Syed Shah, 51, of West Bloomfield, Mich., pleaded guilty before U.S. District Judge Bernard A. Friedman in the Eastern District of Michigan to one count of conspiracy to commit health care fraud.  At sentencing, scheduled for Nov. 19, 2013, Shah faces a maximum penalty of 10 years in prison.

According to information contained in plea documents, Shah, a licensed physical therapist assistant, admitted that beginning in or around October 2008 and continuing through approximately September 2012, he conspired with others to commit health care fraud by billing Medicare for home health care services that were not actually rendered and/or not medically necessary.  Shah admitted that he began working in approximately October 2008 for Prestige Home Health Services, Inc., a home health agency located in Troy, Mich., owned by alleged co-conspirators.  His co-conspirators at Prestige paid him kickbacks in exchange for his obtaining the information of Medicare beneficiaries, which the co-conspirators then used to bill Medicare for services that were not provided and/or were not medically necessary.  Shah and his co-conspirators then created fictitious therapy files appearing to document physical therapy services provided to Medicare beneficiaries, when in fact no such services had been provided and/or were not medically necessary. Shah admitted that his role in creating the fictitious therapy files was to sign documents and progress notes indicating he had provided physical therapy services to particular Medicare beneficiaries, when in fact he had not.  Shah admitted to knowing that the documents he falsified were used to support false claims billed to Medicare by his co-conspirators at Prestige.

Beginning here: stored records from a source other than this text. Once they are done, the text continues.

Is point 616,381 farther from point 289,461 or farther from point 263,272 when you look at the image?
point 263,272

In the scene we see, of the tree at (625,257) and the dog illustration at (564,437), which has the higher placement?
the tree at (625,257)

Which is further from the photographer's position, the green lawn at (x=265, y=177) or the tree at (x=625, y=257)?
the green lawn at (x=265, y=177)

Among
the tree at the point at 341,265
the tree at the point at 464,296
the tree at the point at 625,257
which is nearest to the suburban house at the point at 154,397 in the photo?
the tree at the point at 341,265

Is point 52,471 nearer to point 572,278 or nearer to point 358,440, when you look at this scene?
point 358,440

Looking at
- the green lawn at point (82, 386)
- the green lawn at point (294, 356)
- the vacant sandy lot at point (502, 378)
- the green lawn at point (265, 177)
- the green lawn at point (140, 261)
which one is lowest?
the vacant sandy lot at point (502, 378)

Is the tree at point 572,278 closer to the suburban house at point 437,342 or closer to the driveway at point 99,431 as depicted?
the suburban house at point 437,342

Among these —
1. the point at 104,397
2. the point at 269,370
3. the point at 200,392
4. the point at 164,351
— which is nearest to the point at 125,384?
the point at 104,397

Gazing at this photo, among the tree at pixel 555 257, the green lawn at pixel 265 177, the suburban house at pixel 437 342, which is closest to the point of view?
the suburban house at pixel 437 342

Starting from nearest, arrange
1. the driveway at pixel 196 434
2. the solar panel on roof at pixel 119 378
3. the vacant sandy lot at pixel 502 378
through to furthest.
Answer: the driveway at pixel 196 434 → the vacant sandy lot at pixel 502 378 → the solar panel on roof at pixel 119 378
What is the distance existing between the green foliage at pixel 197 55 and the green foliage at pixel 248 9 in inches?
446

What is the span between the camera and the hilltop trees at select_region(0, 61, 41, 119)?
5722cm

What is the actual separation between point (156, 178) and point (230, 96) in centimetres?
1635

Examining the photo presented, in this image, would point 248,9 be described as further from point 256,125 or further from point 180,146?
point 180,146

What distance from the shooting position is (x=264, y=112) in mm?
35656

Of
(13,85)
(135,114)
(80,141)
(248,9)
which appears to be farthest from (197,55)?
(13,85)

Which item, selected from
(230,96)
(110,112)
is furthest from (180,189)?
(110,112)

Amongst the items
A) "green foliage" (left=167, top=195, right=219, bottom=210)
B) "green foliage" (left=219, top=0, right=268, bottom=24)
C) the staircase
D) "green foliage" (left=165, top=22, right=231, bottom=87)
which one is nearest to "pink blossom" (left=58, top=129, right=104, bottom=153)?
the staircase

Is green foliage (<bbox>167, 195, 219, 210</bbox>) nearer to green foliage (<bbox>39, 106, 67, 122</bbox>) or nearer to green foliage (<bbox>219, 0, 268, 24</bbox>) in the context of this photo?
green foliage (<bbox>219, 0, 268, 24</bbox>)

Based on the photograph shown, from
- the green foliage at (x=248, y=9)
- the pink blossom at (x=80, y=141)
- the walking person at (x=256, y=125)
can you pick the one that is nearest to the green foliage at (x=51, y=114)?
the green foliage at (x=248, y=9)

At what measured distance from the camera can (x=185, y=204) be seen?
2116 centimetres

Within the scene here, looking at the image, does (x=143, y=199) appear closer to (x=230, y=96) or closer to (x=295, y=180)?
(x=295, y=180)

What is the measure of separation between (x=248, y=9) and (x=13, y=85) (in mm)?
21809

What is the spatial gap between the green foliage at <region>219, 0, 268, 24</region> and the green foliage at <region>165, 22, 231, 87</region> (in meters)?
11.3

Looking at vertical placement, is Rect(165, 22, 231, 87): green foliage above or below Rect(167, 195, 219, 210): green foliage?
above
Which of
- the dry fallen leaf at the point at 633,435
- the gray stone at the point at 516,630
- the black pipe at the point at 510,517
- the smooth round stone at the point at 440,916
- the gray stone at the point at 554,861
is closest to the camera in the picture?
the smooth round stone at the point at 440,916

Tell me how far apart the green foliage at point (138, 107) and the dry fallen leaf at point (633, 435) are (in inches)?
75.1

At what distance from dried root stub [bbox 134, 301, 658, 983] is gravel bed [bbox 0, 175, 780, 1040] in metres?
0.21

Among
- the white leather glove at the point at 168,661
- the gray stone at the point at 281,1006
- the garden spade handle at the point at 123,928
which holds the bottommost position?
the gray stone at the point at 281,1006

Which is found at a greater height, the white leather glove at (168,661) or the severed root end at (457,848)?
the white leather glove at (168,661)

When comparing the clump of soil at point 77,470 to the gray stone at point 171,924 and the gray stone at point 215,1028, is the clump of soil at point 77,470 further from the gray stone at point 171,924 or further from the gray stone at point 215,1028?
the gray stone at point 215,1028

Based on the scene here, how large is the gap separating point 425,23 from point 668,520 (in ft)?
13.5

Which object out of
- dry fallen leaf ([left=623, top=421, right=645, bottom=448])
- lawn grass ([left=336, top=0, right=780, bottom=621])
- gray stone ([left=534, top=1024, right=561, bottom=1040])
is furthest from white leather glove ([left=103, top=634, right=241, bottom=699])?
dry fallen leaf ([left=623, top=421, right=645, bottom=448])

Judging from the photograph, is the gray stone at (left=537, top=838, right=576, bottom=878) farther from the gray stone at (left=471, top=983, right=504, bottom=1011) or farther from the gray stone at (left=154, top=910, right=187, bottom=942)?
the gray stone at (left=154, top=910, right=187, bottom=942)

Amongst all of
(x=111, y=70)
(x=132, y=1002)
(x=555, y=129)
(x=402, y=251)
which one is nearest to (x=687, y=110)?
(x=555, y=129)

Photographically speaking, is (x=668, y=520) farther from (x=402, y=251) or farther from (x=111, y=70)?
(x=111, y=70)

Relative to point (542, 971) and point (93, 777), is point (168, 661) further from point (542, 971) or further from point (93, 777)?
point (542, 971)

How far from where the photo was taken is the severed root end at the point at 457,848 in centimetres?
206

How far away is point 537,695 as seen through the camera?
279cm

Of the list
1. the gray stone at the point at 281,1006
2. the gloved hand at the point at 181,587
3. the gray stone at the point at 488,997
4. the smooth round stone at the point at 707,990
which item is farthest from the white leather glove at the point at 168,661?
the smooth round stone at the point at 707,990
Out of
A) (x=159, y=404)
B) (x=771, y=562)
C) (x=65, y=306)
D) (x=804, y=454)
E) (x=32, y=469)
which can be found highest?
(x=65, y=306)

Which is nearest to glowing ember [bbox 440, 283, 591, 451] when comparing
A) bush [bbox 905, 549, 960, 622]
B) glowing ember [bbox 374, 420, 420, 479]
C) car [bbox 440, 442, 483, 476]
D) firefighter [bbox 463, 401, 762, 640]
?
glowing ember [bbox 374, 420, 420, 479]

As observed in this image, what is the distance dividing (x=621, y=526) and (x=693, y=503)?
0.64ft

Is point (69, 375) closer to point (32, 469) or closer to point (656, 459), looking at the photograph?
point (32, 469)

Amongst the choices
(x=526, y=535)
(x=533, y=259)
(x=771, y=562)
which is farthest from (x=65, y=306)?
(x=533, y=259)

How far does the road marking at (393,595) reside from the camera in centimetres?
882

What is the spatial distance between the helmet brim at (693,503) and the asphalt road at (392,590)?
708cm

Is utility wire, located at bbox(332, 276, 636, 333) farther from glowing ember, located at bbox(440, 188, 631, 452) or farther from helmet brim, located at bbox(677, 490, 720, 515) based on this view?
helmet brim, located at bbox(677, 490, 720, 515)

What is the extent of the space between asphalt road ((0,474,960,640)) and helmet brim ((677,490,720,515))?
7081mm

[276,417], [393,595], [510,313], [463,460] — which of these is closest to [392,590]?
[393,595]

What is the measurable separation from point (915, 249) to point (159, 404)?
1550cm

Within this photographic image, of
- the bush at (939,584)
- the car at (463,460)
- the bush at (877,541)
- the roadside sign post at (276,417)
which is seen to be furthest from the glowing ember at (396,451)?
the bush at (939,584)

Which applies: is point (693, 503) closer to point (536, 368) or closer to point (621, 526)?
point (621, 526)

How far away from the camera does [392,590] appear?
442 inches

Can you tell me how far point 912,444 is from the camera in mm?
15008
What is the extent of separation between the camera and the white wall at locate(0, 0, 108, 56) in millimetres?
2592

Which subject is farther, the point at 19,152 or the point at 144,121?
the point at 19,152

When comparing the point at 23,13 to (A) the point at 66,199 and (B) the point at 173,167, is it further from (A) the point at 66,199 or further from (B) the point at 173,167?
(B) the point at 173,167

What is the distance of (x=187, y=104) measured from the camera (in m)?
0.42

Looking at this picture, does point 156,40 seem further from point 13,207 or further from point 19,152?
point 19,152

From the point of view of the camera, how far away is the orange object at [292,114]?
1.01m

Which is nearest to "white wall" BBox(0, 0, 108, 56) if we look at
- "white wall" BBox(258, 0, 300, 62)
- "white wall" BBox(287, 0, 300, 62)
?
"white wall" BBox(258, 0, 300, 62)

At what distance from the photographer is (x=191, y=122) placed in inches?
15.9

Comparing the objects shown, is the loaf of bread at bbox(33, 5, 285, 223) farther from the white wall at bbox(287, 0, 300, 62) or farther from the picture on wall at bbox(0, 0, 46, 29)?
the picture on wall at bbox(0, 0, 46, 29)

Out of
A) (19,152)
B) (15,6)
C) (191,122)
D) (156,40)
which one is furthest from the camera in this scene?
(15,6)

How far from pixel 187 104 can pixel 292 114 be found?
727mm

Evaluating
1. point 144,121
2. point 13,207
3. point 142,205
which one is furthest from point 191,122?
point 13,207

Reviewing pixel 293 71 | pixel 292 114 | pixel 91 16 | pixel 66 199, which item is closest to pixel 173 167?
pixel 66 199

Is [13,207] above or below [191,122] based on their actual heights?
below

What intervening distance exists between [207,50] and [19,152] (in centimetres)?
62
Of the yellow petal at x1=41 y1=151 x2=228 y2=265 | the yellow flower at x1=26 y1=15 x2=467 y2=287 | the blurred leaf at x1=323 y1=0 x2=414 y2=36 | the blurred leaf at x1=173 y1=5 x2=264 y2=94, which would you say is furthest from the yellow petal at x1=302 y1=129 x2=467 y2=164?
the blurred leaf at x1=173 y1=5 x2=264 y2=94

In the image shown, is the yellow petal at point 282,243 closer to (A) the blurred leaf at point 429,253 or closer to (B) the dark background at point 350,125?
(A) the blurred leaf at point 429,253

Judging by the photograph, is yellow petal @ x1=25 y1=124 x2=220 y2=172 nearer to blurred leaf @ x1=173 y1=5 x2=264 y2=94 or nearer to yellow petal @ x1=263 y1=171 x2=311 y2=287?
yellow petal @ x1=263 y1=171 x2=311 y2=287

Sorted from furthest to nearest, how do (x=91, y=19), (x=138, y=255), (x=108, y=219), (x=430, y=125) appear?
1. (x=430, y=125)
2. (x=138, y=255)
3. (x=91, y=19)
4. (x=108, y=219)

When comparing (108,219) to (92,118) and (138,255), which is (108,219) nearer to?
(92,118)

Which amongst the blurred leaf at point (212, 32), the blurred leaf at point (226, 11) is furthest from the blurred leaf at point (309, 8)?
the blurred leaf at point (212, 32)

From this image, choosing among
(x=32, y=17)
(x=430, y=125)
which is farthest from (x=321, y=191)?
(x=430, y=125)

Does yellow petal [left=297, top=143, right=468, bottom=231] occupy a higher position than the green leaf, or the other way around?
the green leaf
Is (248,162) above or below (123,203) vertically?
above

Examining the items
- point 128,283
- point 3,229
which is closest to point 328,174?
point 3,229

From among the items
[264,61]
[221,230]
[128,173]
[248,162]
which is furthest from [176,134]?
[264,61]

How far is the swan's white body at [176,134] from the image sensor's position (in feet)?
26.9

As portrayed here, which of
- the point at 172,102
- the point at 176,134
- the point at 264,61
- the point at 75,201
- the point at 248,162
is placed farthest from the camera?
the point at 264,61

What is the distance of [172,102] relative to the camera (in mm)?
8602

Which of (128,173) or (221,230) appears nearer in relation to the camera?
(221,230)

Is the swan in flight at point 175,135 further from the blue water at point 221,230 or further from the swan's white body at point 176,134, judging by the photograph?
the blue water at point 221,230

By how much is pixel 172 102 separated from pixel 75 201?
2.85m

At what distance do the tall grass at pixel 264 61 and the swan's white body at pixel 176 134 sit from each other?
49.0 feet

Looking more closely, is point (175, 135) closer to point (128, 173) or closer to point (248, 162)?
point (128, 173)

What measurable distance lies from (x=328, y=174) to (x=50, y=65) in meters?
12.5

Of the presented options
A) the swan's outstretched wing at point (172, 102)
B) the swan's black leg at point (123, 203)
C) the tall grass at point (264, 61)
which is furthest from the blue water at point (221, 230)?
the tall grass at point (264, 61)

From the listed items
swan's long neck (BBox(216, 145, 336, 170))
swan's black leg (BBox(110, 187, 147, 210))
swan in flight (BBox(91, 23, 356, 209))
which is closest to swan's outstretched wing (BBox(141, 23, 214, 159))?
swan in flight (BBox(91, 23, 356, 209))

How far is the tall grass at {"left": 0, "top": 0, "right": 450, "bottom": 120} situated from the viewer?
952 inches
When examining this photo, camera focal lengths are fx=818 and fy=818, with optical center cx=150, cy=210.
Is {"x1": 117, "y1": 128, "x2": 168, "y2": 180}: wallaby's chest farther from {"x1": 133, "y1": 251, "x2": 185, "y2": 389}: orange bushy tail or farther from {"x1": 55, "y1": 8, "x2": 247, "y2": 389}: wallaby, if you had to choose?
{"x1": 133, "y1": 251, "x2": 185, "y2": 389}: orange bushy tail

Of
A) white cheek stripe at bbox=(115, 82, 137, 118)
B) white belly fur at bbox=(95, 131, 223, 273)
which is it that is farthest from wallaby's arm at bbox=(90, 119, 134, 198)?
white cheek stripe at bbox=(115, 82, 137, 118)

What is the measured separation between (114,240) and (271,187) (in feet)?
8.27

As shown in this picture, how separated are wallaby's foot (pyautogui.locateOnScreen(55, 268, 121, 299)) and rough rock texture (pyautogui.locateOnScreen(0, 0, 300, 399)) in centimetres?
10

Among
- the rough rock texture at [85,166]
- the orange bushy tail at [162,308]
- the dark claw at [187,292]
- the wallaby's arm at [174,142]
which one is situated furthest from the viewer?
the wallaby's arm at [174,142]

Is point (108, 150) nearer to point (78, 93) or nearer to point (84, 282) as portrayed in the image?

In his plea, Shah also acknowledged that in approximately August 2009, he became an owner of Royal Home Health Care, Inc., a home health agency located in Troy, Mich., along with other co-conspirators.  He and his co-conspirators at Royal billed Medicare for home health visits that never occurred and were not medically necessary.  Shah and his co-conspirators paid kickbacks to Shah and other patient recruiters in exchange for Medicare beneficiary information, which was then used to bill Medicare for services that were not provided and/or were not medically necessary.  Shah admitted that he and his co-conspirators created fictitious therapy files, reflecting services that had not been provided and/or were not medically necessary.  He knew the documents he falsified would be used to support false claims by Royal to Medicare for home health services.

Shah submitted or caused the submission of claims to Medicare for services that were not medically necessary and/or not provided, which in turn caused Medicare to pay approximately $5,925,843. According to the indictment, two additional home health agencies were involved in the alleged conspiracy. In total, the four home health agencies at the center of the indictment received more than $22 million from the Medicare program.

This case was investigated by the FBI, HHS-OIG and IRS Criminal Investigation, brought as part of the Medicare Fraud Strike Force, and supervised by the Criminal Division’s Fraud Section and the U.S. Attorney’s Office for the Eastern District of Michigan. It is being prosecuted by Trial Attorney Niall M. O’Donnell of the Criminal Division’s Fraud Section.

Since its inception in March 2007, the Medicare Fraud Strike Force, now operating in nine cities across the country, has charged more than 1,500 defendants who have collectively billed the Medicare program for more than $5 billion.  In addition, HHS’s Centers for Medicare & Medicaid Services, working in conjunction with HHS-OIG, is taking steps to increase accountability and decrease the presence of fraudulent providers.